The external corner of a triangle is adjacent to an internal corner of a figure. In the sum these corners at each of tops of a triangle make 180 ° and represent the developed corner.
Instruction
1. From the name it is obvious that the external corner lies outside a triangle. To imagine an external corner, prolong the party of a figure for top. The corner between continuation of the party and the second party of a triangle leaving this top will also be external for a triangle corner at this top.
2. It is obvious that to an acute angle of a triangle there corresponds the obtuse external angle. For an obtuse angle an external corner — a sharp, and external corner of a right angle — a straight line.
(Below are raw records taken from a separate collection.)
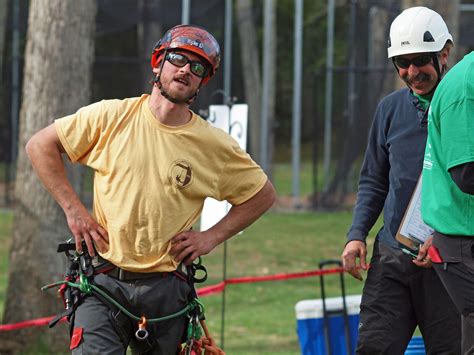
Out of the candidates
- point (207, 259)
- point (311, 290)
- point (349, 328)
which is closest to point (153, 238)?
point (349, 328)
Two corners with the general party and the parties belonging to one straight line are adjacent and in the sum make 180 °. If the triangle corner α is known for a condition, then the external corner, adjacent to it, β is defined so: β=180 °-α.
3. If the corner α is not set, but other two corners of a triangle are known, then their sum is equal to the size of a corner external in relation to a corner α. This statement follows from the fact that the sum of all corners of a triangle is equal 180 °. In a triangle the external corner is more than internal corner not adjacent to it.
4. If the-degree measure of a corner of a triangle is not set, but from a ratio of the parties trigonometrical dependences are known, then according to these data it is also possible to find an external corner: Sinα = Sin (180 °-α) Cosα = - Cos (180 °-α) tgα =-tg (180 °-α).
5. The external corner of a triangle can be defined if any internal corner is not set, and only the parties of a figure are known. From communications between elements of a triangle define one of trigonometrical functions of an internal corner. Calculate the corresponding function of a required external corner and according to trigonometrical tables of Bradis find his size in degrees. For example, from a formula of Square S=(b*c*Sinα)/2 define Sinα, and then an internal and external corner in a-degree measure. Or define Cosα from the theorem of cosines of a²=b²+c²-2bc*Cosα.